Non è troppo presto per inchiodare il tempo.
Non è troppo tardi per stravolgersi l’esistenza.
È ora di cominciare a fare qualcosa.
Martin Obstur pensò questo.
Non sono in ritardo. Il momento è quello giusto. È ora. È ora!
Martin Obstur s’alzò dalla panchina rossa, si tolse la giacca e la piegò, riponendola con precisione maniacale sopra la sua valigetta.
Mentre il cuore e la mente di Martin Obstur vorticavano e acceleravano in preda alla forza centrifuga dei suoi sconvolgimenti interni, il suo fare esteriore risultava, forse per controbilanciamento, calmo e pacato.
Levò il cappello. Lo poggiò sopra la giacca.
Si slegò la scomoda cravatta a righe dal collo e quella invece la gettò con rimprovero sui binari della metro.
Dopodiché, chiudendo gli occhi, si gettò pure lui sotto i vagoni dell’espresso linea blu delle 12 e 47.
Alla fermata successiva, due anziani, rispettivamente il ragionier Pori e l’avvocato Umbrelli, emigrati dall’Europa in tempo di guerra, presero a discutere.
“Ma… brutti fiji de na mignotta!”
“Che succede, avvocato?”
“Ma come che? Stava in arrivo e mò è sospeso? Sospeso me cojoni!”
“Si calmi, vedrà che è solo un guasto temporaneo, lo ripareranno in fretta.”
“Per na volta che non stava in ritardo! Stavo quasi per crederci, mortacci loro …”
“La speranza, caro avvocato, è morta col primo che un giorno s’è svegliato ed ha inventato l’allevamento.”
“Ma Pori, che sta a dire?”
“E dall’allevamento alla proprietà privata, al soldo, agli affari e alla fretta sul lavoro.
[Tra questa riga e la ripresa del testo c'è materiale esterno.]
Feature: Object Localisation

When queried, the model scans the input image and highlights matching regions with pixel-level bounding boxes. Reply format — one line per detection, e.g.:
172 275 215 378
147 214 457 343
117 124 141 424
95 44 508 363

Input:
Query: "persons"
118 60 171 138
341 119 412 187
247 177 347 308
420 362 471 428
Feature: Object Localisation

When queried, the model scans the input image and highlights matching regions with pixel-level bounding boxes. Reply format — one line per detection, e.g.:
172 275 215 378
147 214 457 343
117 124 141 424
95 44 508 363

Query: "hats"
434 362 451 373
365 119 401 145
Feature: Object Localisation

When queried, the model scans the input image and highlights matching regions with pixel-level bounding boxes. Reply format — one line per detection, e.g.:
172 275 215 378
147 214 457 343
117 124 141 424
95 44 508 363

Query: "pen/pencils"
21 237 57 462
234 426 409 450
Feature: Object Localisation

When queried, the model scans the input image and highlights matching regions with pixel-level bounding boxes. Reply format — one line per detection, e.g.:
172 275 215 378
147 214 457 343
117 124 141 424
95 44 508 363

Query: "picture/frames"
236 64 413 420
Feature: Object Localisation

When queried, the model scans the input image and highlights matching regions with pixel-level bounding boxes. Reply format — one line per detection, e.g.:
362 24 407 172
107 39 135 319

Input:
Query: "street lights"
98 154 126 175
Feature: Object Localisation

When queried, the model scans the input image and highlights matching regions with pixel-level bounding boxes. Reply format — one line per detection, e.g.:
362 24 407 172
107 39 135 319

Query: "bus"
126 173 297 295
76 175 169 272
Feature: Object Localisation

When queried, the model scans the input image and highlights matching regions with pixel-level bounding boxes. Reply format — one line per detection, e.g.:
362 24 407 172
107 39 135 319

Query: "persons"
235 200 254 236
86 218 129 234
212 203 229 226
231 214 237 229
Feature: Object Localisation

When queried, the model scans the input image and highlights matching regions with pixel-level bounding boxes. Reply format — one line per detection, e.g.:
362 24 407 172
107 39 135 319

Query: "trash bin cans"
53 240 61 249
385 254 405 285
Se restavamo cacciatori – raccoglitori tutta ‘sta merda ce la risparmiavamo e sarebbe stato meglio …”
“Stronzate, caro Pori, sta dicendo cazzate. E intanto io sto inculato.”
“Ma se l’immagina, avvocato, vivere in sincronia con i cicli naturali? Queste sciocchezze di ritardi sarebbero diluiti e impotenti, e su tutto … regnerebbe una bella calma.”
“See, see … vabbè, guardi, ne sta arrivando un altro sull’altra linea, pijamo questo, forza, si sbrighi.”
“Lo sa … a me tutta sta violenza del tempo … sta iniziando a stare un po’ stretta.”
“Stretta? Evabbè, ragioniere! Nel corso della vita uno ci si adatta, lo sa no? E io e lei di vita ne abbiamo vista, son problemi da bambini quelli! Li lasci a loro e si muova, daje, dajee!”
“Credo che … sia finalmente giunta l’ora. Sì.”
“Ma che ora? Che oraa??”
“Quella giusta, caro Umbrelli. L’ora giusta.”
Il ragioner Sergio Pori diede una pacca fraterna sulla spalla dell’avvocato Antonio Umbrelli, poi, aperto un sorriso sereno, si gettò sotto i vagoni della linea verde delle 12 e 55.